For thousands of years, primordial people have been using clay for nearly everything.
Houses and bricks made from clay and mud, making pottery – it’s literally the mortar of civilization, excuse the pun.
Over the last few decades, clay has become something of a skin hero.
When you consider clay is free, purifying masks dotting expensive counters of many department stores is ironic.
Here at the Naked chemist, we love getting creative, and as your cleanest dirt advocate, we will hook you up with a few recipes to create your own perfect DIY clay mask.
Clay face mask recipes
- First, pour the water into a bowl and add the preservative.
- Next, sprinkle the clay into the mixture, letting the bulk of it absorb naturally.
- Once the clay has absorbed, add the other active ingredients such as hydrosols, essential oils, herbs, and preservatives.
- Mix everything together, put your formula in a container, and you are good to go.
Before you begin, you may want to read the article “Homemade face masks“, this will help you familiarise you with the types of clay used in a face mask.
Drawing the face mask for oily skin
10ml Witch hazel
50g French green clay
1 ml Preservative
4ml D Panthenol
2 Drops Rosemary
2 drops Lemon myrtle essential oil
Cleansing face mask
10 ml Lavender hydrosol
40 ml Springwater
40 g Kaolin mask
10g Fullers earth clay
1 ml Preservative
2 drops Tea tree essential oil
2 drops Manuka essential oil
This is a great mask if you are suffering from combination or oily skin conditions.
Tea tree and Manuka work in synergy as antibacterial and antimicrobials, helping to slow down the over-production of oil in the sebaceous glands, keeping bad bacteria and oily shine at bay.
Nourishing face mask
30ml Rose Hydrosol
50g Pink clay
1.5 ml Preservative
3ml Apricot kernel oil
3 drops Geranium essential oil
1 Tbsp Aloe vera concentrate
If you have dry, dull, dehydrated skin that lacks lustre, then this is the face mask for you.
Rose hydrosol and pink clay are perfect for calm, sensitised skin, whilst hydrating aloe vera gets to work moisturising parched skin.

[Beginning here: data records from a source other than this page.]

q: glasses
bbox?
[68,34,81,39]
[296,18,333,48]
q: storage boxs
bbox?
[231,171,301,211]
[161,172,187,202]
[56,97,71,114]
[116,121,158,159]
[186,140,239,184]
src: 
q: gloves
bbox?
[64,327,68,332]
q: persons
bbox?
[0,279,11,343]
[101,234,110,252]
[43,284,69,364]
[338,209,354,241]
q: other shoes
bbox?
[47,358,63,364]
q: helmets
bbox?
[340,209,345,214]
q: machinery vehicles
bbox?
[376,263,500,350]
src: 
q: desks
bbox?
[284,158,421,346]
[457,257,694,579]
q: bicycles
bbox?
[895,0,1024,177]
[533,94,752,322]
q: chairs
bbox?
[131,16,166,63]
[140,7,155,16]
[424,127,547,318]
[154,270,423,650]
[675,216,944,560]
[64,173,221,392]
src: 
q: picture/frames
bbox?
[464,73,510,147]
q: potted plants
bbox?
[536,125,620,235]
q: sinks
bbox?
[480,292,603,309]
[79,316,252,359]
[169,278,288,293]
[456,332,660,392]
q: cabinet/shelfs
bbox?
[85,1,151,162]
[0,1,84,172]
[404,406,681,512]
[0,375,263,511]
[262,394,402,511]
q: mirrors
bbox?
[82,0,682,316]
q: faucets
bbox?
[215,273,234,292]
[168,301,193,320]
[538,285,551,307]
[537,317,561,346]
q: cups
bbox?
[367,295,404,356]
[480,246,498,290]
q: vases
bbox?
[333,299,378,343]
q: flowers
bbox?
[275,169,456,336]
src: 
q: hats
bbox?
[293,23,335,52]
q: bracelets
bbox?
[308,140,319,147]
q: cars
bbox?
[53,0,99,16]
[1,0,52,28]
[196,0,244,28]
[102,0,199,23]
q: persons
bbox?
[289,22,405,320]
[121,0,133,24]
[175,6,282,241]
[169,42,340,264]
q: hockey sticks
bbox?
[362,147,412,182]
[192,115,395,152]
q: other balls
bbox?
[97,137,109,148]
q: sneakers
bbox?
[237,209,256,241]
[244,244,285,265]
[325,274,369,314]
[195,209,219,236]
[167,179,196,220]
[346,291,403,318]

Not all homemade face masks will turn out the same, so it is important to note that different types of clays absorb different liquids quantities.
These masks should only be used at home for personal use; we say this because clay is a tricky ingredient to formulate with.
In a commercial setting, clay is sterilised before it is used; because clay carries the risk of introducing bacteria into a formula that makes sense, especially when you think you’re using organic material and clay is the perfect environment for organisms and microbes to banquet on.
The bottom line. Yes, clay does have many wonderful benefits; however, avoid introducing ingredients into your formula that degrades quickly. This will encourage dangerous microbes and fungi that aren’t visible to the naked eye.